Two retired Los Angeles city employees—Earl Paysinger, a former deputy police chief, and Emile Mack, a former assistant fire chief—pulled down more than $1.4 million apiece in pension benefits last year, giving them the largest nest eggs across all California's public retirement systems.

Last week Transparent California released data showing that more than 62,000 retired California public workers earn at least six figures in annual retirement benefits. Paysinger and Mack are two of the seven members of the exclusive million-dollar pension club. All seven retired from the Los Angeles police or fire departments.

In a related story, more than 20 cents of every dollar spent by the Los Angeles city government now goes to fund the retirements of former employees. "The city's general fund payments for pensions and retiree healthcare reached $1.04 billion last year, eating up more than 20% of operating revenue—compared with less than 5% in 2002," the Los Angeles Times reported last year.

Previously, Transparent California had only collected data from the state's two largest pension funds: CalPERS, which pays retired public workers, and CalSERS, which pays retired teachers. The newest update includes data from the state university retirement system and local pension funds from several big cities, including Los Angeles, where some of the highest payouts occur.

The more comprehensive data reveal nearly twice as many $100,000 pensions. Using last year's data, Transparent California said Michael Johnson, a former Solano County administrator who received a $388,407 pension, was the highest-paid government retiree in the state. This year he does not even crack the top 100, a group dominated by Los Angeles police and fire retirees along with a handful of former San Diego city employees.

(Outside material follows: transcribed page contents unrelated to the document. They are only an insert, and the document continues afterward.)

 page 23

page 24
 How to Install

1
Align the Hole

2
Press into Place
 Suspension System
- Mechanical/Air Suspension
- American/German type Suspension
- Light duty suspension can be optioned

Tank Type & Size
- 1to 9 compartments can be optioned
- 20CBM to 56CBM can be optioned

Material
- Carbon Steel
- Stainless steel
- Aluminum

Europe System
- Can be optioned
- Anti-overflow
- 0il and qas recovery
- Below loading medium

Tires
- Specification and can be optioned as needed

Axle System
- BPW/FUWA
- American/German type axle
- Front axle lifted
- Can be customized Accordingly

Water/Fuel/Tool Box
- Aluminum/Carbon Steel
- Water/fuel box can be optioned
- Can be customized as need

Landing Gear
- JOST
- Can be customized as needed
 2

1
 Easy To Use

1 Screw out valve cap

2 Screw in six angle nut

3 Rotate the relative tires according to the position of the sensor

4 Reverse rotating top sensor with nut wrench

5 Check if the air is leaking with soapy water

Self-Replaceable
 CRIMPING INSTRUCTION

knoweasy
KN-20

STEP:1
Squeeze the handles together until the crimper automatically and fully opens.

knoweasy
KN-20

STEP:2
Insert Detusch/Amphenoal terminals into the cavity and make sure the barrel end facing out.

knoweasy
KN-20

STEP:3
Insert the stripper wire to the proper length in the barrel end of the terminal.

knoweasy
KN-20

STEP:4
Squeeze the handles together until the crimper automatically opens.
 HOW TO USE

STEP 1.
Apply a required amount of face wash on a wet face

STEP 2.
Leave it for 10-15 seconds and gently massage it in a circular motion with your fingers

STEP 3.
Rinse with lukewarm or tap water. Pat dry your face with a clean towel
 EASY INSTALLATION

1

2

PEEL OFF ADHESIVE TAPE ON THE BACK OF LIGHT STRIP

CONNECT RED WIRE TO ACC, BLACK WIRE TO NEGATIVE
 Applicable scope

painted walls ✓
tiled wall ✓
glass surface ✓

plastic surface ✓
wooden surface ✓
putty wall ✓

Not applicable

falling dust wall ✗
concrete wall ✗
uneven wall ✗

Paysinger, the new king of the California pension hill, spent 41 years with LAPD before retiring in 2016 to take a job as vice president of civic engagement at the University of Southern California.

Six- and seven-figure pensions are not the sole reason why California's state and local retirement funds are in trouble, but they are a part of that picture.

The CalPERS fund alone is more than $139 billion in the red. The East Bay Times reported last year that CalPERS' retirement debt "averages out to $11,000 for every California household," a relevant comparison since "taxpayers, not government workers, must make up the shortfall."

At the local level, things are even bleaker. Increasing pension costs will likely continue to crowd out resources that otherwise would go to public assistance, recreation, libraries, health, public works, and in some cases public safety, according to the authors of a new report by the Stanford Institute for Economic Policy Research.

In Los Angeles, the Stanford report suggests that pension debt will grows to $11,000 per household by 2029. Since 2004, the city has shifted more than $900 million of expenditures from other services in order to fund pensions.